Os autores identificaram vários estudos onde o capital social apresenta um efeito protetor sobre diversos desfechos em saúde em crianças e adolescentes, como a auto-avaliação da saúde, queixas físicas e psicológicas e comportamentos relacionados à saúde. Além disso, reafirmaram que as condições socioeconômicas do bairro e da família também são importantes para a saúde e bem-estar de crianças e adolescentes. Ou seja, por um lado são influencidas por acesso a bens e recursos, e por outro lado, há influência da psicopatologia parental ou das práticas parentais, isto é, uma relação familiar amorosa e envolvente que promova um desenvolvimento saudável, com participação em atividades, estímulo a novas aspirações e sonhos, é importante para que as crianças e adolescentes sintam que sua participação é significativa na sociedade.
No total, oito estudos foram revisados por Vyncke e colaboradores. Dois dos cinco estudos analisados confirmaram o papel mediador do capital social de vizinhança na associação entre privação social do bairro de residência e saúde e bem-estar em adolescentes. Dois estudos encontraram uma interação significativa entre fatores socioeconômicos do bairro e o capital social de vizinhança, o que indica que o capital social de vizinhança é especialmente benéfico para as crianças que residem em bairros carentes.
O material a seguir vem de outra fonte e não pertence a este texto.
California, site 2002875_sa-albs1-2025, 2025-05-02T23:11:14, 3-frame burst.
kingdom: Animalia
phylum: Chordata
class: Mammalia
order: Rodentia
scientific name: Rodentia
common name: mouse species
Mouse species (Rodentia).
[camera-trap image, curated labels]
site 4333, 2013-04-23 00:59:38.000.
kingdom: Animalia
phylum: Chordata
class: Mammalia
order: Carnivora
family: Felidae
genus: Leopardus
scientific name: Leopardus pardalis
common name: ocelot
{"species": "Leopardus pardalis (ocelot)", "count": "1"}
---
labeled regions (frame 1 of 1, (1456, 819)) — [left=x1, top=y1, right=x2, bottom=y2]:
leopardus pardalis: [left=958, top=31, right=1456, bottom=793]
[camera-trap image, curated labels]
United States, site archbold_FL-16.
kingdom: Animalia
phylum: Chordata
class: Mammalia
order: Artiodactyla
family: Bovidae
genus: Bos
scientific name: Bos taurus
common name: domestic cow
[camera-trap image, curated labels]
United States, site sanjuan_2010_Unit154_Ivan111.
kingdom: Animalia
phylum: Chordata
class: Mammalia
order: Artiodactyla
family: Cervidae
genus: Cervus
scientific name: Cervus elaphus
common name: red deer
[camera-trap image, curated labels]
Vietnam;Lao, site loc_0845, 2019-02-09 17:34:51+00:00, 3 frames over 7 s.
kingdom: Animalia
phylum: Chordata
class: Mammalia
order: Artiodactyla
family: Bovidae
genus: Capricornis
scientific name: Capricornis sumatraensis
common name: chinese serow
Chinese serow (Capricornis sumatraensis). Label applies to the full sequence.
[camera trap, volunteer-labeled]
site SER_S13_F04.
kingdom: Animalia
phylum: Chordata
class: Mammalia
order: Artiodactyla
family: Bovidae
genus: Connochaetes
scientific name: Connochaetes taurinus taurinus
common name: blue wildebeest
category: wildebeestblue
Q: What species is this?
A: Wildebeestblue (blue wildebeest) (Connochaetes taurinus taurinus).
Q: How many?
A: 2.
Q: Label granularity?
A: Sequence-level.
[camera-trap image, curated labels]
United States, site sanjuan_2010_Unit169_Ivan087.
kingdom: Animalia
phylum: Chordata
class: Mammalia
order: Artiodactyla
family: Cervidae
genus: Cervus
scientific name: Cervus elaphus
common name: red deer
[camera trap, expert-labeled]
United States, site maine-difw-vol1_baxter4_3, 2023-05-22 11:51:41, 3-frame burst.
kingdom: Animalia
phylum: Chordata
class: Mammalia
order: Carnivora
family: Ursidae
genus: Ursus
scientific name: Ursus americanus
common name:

No entanto, dois outros estudos não encontraram interação significativa entre o nível socioeconômico e o capital social de vizinhança.
Os autores concluíram que melhores condições socioeconômicas dos bairros estão relacionadas à maior quantidade e qualidade de recursos advindos da vizinhança, famílias mais solidárias e processos sociais comunitários mais ativos, o que resulta em uma melhor rede de influências para crianças e adolescentes. Por outro lado, é possível que a situação socioeconômica da família também possa afetar a relação entre a situação socioeconômica da vizinhança e a saúde de crianças e adolescentes. Os autores citam que, por exemplo, o Transtorno do déficit de atenção com hiperatividade (TDAH) é mais comum em situações onde a situação socioeconômica da família diverge da situação socioeconômica da vizinhança.
Esta revisão chama a atenção para a pequena proporção das pesquisas sobre capital social em crianças e adolescentes, e que dessas, poucas abordam o papel do capital social no combate às desigualdades sociais da saúde. O objetivo do projeto principal Gradient foi produzir orientações políticas que combatam o gradiente social na saúde das crianças e adolescentes em comunidades locais e, nesse sentido, a abordagem dos determinantes sociais em nível contextual foi extremamente relevante. Os autores sugerem que intervenções direcionadas para a melhoria do capital social em bairros com privação social e aqueles com baixos níveis socioeconômicos podem ajudar a melhorar o status de saúde das crianças, e podem desempenhar um papel importante na redução do gradiente de saúde.